### Petunjuk Tugas
Laporkan setiap baris dalam daftar yang memuat kata "door", dan salin baris itu secara utuh. Perhatikan huruf besar dan kecil.

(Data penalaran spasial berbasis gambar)
^^^^

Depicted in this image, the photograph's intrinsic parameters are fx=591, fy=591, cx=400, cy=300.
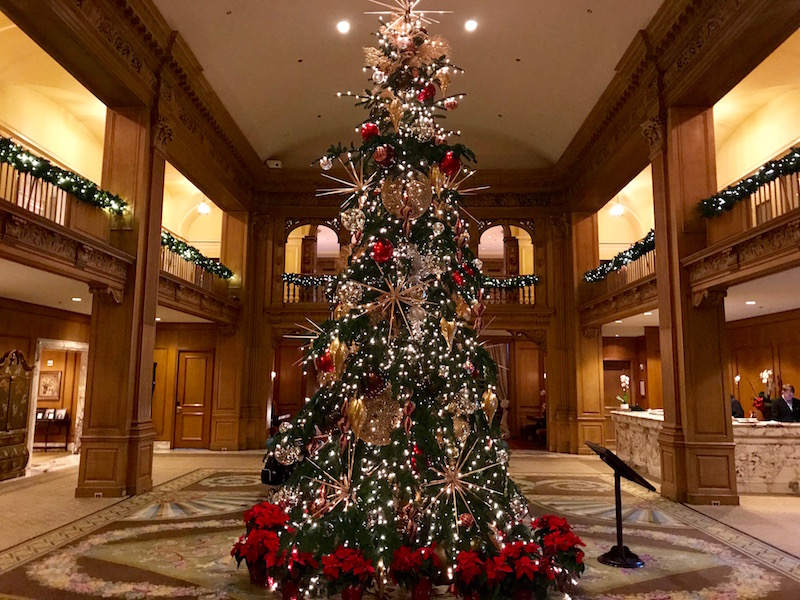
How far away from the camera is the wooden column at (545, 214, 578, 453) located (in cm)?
1333

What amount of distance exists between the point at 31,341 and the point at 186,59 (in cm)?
592

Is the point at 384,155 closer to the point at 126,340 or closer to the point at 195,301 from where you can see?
the point at 126,340

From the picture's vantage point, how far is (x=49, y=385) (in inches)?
515

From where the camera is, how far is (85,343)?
41.1ft

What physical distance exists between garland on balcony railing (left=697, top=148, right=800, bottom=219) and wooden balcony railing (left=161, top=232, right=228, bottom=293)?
324 inches


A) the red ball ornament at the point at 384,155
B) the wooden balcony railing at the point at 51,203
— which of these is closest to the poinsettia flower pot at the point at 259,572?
the red ball ornament at the point at 384,155

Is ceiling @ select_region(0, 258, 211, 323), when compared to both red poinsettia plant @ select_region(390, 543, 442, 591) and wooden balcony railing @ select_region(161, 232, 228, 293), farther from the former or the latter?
red poinsettia plant @ select_region(390, 543, 442, 591)

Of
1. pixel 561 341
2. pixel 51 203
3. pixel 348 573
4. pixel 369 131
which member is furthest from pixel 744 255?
pixel 51 203

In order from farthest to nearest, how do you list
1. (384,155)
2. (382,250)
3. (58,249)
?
(58,249) < (384,155) < (382,250)

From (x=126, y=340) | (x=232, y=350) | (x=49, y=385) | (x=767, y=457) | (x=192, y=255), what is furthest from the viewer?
(x=232, y=350)

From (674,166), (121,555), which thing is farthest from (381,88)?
(674,166)

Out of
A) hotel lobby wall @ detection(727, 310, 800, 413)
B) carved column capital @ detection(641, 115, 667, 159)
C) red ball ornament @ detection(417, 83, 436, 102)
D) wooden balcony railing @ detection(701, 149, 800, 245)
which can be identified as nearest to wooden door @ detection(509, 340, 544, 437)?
hotel lobby wall @ detection(727, 310, 800, 413)

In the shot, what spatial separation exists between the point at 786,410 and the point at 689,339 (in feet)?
7.55

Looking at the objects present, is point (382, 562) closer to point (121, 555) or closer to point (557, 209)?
point (121, 555)
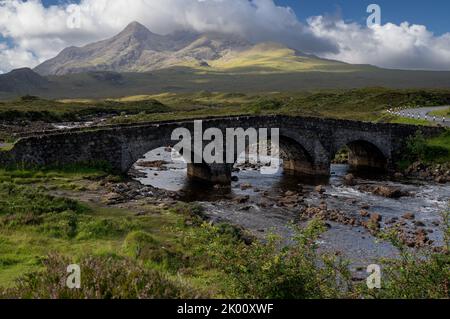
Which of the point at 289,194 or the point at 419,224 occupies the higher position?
the point at 289,194

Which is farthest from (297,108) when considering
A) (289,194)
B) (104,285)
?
(104,285)

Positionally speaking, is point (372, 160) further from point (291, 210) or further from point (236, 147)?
point (291, 210)

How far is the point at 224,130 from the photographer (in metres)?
38.2

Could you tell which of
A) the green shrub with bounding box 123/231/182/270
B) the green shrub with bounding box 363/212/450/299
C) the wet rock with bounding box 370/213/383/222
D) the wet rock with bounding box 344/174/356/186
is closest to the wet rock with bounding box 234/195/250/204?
the wet rock with bounding box 370/213/383/222

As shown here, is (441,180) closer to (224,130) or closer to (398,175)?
(398,175)

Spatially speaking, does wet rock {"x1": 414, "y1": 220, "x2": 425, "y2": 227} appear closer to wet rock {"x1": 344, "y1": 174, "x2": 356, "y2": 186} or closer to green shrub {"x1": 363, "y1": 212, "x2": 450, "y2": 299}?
wet rock {"x1": 344, "y1": 174, "x2": 356, "y2": 186}

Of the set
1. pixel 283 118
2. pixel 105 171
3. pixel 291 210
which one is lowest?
pixel 291 210

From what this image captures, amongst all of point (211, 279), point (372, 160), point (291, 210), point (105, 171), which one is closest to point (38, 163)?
point (105, 171)

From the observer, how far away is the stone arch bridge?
2959cm

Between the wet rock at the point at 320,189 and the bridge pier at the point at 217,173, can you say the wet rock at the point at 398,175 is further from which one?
the bridge pier at the point at 217,173

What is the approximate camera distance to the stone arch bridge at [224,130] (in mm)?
29594

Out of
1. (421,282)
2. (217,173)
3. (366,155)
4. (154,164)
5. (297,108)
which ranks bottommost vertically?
(154,164)

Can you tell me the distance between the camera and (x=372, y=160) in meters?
49.9
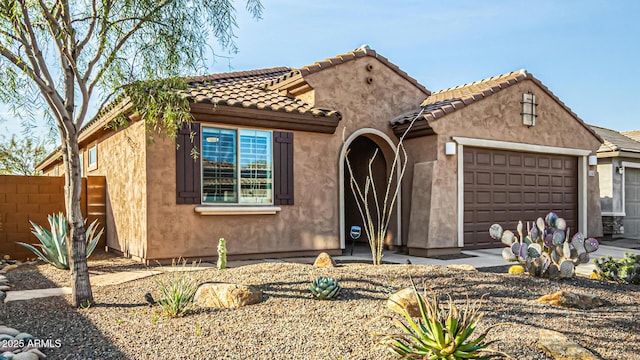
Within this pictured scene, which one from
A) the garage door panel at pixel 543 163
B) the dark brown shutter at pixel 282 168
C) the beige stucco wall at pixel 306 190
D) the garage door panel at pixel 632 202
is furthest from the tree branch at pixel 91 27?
the garage door panel at pixel 632 202

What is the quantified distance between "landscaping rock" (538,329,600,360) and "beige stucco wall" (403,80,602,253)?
19.5ft

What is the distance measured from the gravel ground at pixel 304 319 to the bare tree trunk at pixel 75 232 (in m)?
0.20

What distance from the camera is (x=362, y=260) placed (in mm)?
9227

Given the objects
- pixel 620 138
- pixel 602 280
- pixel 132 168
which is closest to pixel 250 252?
pixel 132 168

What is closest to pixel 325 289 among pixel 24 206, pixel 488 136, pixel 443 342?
pixel 443 342

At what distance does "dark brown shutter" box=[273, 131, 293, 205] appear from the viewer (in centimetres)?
956

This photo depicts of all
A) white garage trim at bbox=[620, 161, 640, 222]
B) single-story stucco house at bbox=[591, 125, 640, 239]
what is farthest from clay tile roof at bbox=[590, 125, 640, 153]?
white garage trim at bbox=[620, 161, 640, 222]

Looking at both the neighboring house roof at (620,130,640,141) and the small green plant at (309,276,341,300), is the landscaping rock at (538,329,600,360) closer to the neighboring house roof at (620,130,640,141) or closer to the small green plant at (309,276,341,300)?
the small green plant at (309,276,341,300)

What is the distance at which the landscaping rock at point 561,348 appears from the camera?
3.89m

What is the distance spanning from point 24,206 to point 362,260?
7.26 m

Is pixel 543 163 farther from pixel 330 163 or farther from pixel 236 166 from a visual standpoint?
pixel 236 166

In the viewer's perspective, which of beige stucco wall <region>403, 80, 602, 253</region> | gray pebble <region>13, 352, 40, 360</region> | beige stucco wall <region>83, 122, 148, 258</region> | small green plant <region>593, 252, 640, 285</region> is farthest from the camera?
beige stucco wall <region>403, 80, 602, 253</region>

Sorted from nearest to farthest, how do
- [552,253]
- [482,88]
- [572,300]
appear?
[572,300]
[552,253]
[482,88]

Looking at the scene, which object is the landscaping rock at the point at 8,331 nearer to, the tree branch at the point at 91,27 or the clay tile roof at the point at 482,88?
the tree branch at the point at 91,27
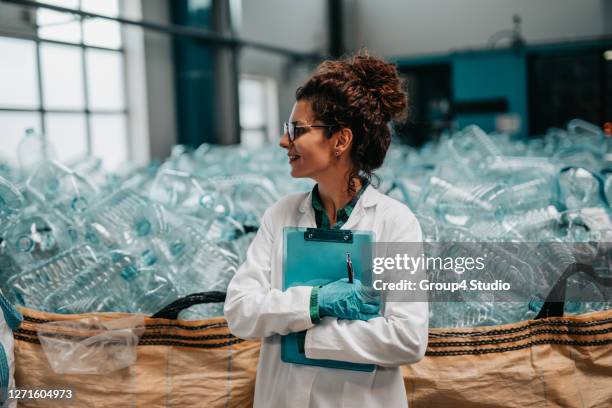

^^^^

### Jawaban Tugas
which can be identified as nearest to wooden door @ detection(509, 340, 544, 437)?
A) the garage door panel at pixel 543 163
D) the garage door panel at pixel 632 202
the garage door panel at pixel 632 202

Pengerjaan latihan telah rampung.